[Text shown Boundary: Start]
Entrevista conduzida por Luís Bernardo Fernandes, 4º ano





Clinical teaching abroad in pandemic times
- Split, Croatia

In order to assess what measures have been taken by medical schools in different countries to deal with the pandemic, we interviewed Ivan Covic, a 4th year medical student at the University of Split, Croatia.
 
First of all, thank you for your willingness to speak with us. How did your university adapt when the coronavirus pandemic emerged?
My university did not take any significant actions until the state declared lockdown. Following that decision, they implemented a quick program of education that transferred "live" teaching into the online sphere. The start was, to borrow a word, bumpy. It was difficult for the professors, many of whom are in their late fifties (some older), to successfully shift to online teaching. In the first months of the pandemic (March 2020 - May 2020), the online lectures varied drastically in their quality. None of the students had any "on hands" live practical classes and that would have been a big problem, especially for med students, if the lockdown held longer.
After the lockdown ended, the University had more "free space" to organize classes. The next measures and rules mentioned here were brought by the Medical School in Split.
The faculty stance was to follow the global epidemiological guidelines and to preserve the live teaching process for as long as possible. We shifted to smaller groups for our practical teaching in hospitals. It was also implemented that we measure our body temperature every day to see if we are fit to enter the hospital. Masks were/are mandatory on campus and in closed spaces.  The classical lecture where all the students from one year would be present, were changed to lectures with 1/3 of the student year and so forth.
 
What are the challenges and opportunities for medical students during covid-19?
The biggest challenge I would say is getting the opportunity to learn practical skills. Our student medial status is not defined on a level where we could easily continue our learning process. The biggest obstacle is that certain professors/doctors who are in charge to teach us practical skills in a hospital setting can easily use the "COVID-19 precautions" card and deny us from our practices. That imposes a big problem because we have to rely on their good will.
[Text shown Boundary: End]
**Assignment A**
According to the interview on clinical teaching in Split, why was the university's shift to online teaching "bumpy" at the start? Answer in one to three sentences.
**Assignment B**
Continue the interview on clinical teaching in Split, starting after its final sentence.
The records that come next are separate material and are unrelated to the interview on clinical teaching in Split.
[Exercise data Boundary: Start]
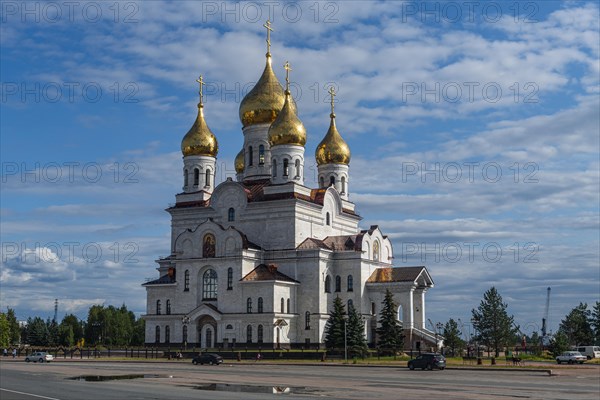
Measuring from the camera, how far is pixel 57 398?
2250 centimetres

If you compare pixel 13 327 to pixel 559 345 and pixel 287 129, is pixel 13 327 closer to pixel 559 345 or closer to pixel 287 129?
pixel 287 129

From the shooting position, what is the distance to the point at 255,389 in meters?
27.1

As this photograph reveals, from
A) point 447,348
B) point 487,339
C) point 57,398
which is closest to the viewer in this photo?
point 57,398

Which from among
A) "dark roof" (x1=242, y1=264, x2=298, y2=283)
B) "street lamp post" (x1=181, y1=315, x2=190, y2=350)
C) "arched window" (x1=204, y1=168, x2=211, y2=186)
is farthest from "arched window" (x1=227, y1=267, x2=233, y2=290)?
"arched window" (x1=204, y1=168, x2=211, y2=186)

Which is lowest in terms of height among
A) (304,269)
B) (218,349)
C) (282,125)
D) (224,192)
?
(218,349)

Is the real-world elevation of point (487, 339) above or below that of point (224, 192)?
below

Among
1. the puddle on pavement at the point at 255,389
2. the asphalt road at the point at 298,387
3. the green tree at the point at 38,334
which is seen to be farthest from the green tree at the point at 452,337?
the green tree at the point at 38,334

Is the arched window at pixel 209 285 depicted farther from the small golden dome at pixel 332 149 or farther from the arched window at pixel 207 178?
the small golden dome at pixel 332 149

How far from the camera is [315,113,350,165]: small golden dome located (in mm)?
74812

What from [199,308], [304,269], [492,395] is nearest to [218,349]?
[199,308]

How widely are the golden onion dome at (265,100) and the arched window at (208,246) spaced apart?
11.7 m

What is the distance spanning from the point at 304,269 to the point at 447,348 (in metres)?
13.1

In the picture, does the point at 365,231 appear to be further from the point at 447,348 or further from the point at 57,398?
the point at 57,398

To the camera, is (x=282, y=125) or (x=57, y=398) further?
(x=282, y=125)
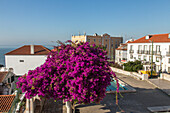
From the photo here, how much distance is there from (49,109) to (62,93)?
535cm

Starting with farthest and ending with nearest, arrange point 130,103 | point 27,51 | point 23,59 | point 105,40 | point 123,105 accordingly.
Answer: point 105,40 < point 27,51 < point 23,59 < point 130,103 < point 123,105

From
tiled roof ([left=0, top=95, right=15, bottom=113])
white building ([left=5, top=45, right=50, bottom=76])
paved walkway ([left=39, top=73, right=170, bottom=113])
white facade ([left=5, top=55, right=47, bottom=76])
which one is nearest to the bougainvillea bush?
tiled roof ([left=0, top=95, right=15, bottom=113])

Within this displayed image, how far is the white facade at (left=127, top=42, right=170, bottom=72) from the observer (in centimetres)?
3091

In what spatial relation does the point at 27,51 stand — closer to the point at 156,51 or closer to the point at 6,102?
the point at 6,102

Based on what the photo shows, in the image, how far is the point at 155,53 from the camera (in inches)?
1312

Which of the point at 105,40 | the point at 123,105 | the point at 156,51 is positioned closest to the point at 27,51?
the point at 123,105

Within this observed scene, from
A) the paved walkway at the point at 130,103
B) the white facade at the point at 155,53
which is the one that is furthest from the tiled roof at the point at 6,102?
the white facade at the point at 155,53

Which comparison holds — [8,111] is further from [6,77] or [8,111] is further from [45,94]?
[6,77]

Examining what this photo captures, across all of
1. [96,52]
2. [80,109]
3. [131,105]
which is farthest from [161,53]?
[96,52]

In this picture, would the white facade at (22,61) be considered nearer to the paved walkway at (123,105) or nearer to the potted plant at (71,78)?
the paved walkway at (123,105)

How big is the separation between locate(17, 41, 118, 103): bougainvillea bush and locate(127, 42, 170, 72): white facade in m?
28.3

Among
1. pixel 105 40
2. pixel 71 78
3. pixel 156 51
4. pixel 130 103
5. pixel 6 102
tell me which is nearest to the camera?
pixel 71 78

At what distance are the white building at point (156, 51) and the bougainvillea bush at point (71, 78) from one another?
25.1m

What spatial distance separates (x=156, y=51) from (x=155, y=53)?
53 centimetres
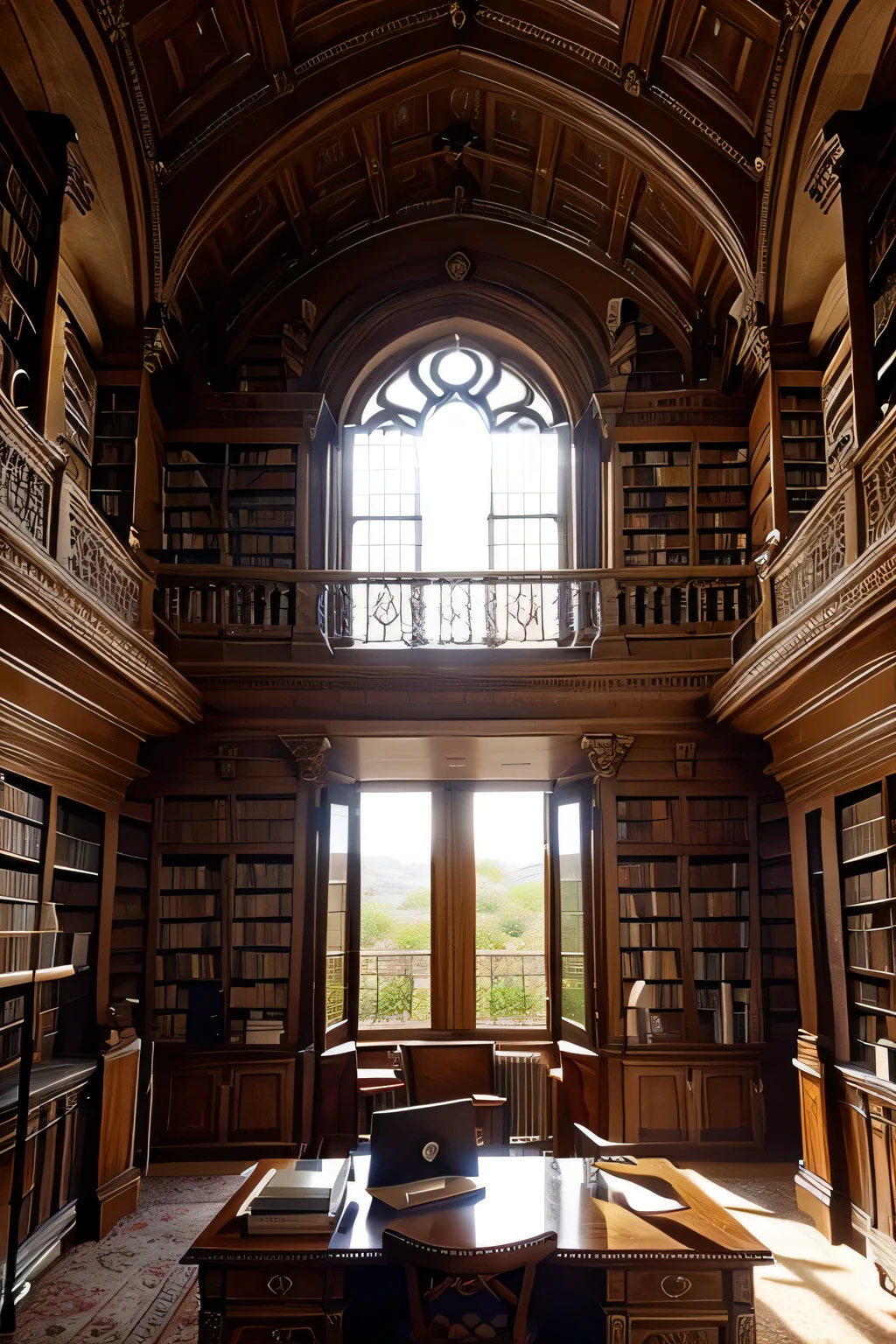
[Exercise data Boundary: End]
**Written response A**
Many of the professors were in their late fifties or older, and they found it difficult to move successfully to online teaching. As a result, the online lectures in the first months of the pandemic varied drastically in quality.

**Written response B**
I would also like to mention the problem of blaming students for things that were once normal behavior. We are called selfish or not serious enough if we try to continue with our lives as normally as possible (without endangering anyone).
The biggest opportunity, in my opinion, is seeing and experiencing firsthand the battle against COVID-19. We had the opportunity to visit a COVID ICU, to see the process of decontamination and to see how it is to work in such conditions.
 
What is the impact of covid-19 on your education?
The impact is significant, our learning opportunities in a hospital setting are hit hard and we cannot practice all of the skills we would have been able to if there wasn't a pandemic.
 
Do you have practical classes at the hospital? Is your faculty paying for protective material (masks, gloves, gowns)? How is the ratio student:tutor:patient?
Luckily, we still have our practical skills in the hospital, but as I already mentioned they have their limitations. The university provided masks to students for on campus activities and the faculty provided surgical masks for in hospital work (but not nearly enough). We just received our protective visors, which are being handed out as we speak. Regarding the student:tutor:patient ratio, as I mentioned above, it has been reduced, but so has been the number of hours spent practicing.
 
Do you have autonomy to make clinical decisions?
We have limited clinical autonomy and it usually involves some basic clinical skills (anamnesis, clinical check up...)
 
Thank you, once again, on behalf of the magazine for your availability and good luck for your journey!